De com la senyoreta M va fugir d'un quadre de Waterhouse i altres contes recoge la obra ganadora y finalistas del premio Antoni de Bofarull 2006. Yo quedé segundo en esa edición; el ganador, a quien debemos ese título tan molón, se llama Iago Andreu: un aplauso a la bravura que exhibe ya en la portada. El caso es que, después de que me anunciaran el resultado, no he vuelto a tener una sola noticia de Òmnium. No es raro: yo gané la edición de 2005 con 20/XX, que publicó Cossetània junto con los finalistas, y por una de esas descoordinaciones de agenda que los culpables se sacuden del hombro apelando a la máxima de "las cosas de palacio van despacio", el libro salió al cabo de quince meses de entregarse el premio. Y se presentó oficialmente tres meses después. Claro que eso último no le importó a nadie, porque no vino nadie: el bueno de Nadie tenía cosas más importantes que hacer. Y al fin y al cabo, tampoco había más prisa: al ganador le acababan de pagar el último plazo del premio (900 euros en total) semanas antes. En fin: OCBC es una entidad pequeñísima, de tres o cuatro tíos contando al canario, y tienen más voluntad que medios, así que hay que agradecerles que en esas condiciones sigan montando premios y pagándolos: paciencia, que somos escritores, no potentados.Pero que en el año pasado me hayan publicado otro cuento sin decirme una palabra hasta que ya está en las tiendas me parece digno de comentar. Como es digno de comentar que, al ser finalista y no ganador, mi premio consiste sólo en que se difunda mi obra. En otras palabras: te publicamos, te vendemos y no te pagamos. Esto es algo con lo que tragas (no tragas: cooperas felizmente) cuando eres un autor novel muy novel y estarías dispuesto a publicar pagando tú (opción posible, dicho sea de paso). Pero cuando eres un novel menos novel, o un novel que tiene que pagar el alquiler, empieza a sonar menos a ganga afortunada y más a tomadura de pellejo.
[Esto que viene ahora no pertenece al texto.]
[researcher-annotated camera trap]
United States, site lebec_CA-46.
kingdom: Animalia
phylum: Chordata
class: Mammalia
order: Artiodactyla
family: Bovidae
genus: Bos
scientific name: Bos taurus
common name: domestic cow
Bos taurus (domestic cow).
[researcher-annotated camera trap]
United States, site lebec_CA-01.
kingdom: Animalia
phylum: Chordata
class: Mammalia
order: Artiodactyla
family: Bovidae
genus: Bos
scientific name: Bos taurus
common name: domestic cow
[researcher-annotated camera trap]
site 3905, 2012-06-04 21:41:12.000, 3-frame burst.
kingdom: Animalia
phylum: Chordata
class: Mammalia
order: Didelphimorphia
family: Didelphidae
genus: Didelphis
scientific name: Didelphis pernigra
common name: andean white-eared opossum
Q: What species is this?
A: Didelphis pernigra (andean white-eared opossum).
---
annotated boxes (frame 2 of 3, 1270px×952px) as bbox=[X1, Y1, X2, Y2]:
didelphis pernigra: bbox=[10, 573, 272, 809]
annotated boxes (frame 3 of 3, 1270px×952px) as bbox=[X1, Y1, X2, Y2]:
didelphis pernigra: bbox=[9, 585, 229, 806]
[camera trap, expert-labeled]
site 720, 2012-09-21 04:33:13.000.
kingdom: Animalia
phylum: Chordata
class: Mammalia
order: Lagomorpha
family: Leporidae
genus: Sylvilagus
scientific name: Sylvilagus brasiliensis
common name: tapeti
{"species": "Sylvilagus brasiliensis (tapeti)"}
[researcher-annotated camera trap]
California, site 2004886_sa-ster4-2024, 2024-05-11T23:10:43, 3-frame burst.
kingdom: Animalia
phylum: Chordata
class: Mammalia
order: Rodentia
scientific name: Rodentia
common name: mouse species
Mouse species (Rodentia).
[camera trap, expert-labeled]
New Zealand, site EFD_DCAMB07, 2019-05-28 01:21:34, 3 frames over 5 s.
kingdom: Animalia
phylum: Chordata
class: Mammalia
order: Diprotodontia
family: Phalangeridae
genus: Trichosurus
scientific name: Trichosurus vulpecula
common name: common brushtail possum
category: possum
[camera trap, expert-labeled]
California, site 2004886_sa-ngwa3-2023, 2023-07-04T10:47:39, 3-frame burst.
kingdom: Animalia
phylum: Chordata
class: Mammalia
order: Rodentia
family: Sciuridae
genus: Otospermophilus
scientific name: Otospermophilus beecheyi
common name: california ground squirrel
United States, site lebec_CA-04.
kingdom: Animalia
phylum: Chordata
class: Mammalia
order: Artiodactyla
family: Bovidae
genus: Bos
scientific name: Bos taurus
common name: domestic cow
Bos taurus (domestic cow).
No es que me haya vuelto un cabrón: es que al principio, la novedad nos deslumbra y nos calla a todos. Ahora que llevo un tiempo por aquí, me da por hablar. Por ejemplo: me apetece decir que esto de ser un autor revelación me sobrepasa. Imaginaos qué revelación: ¡publico un cuento, y el último en enterarme soy yo!
P.S.: En franqueza, lo de que soy un autor revelación no lo dicen los periódicos, sino mi editorazo. Y al editorazo no le escuchéis. Nunca. El tío es capaz de venderos las memorias de Jordi Pujol.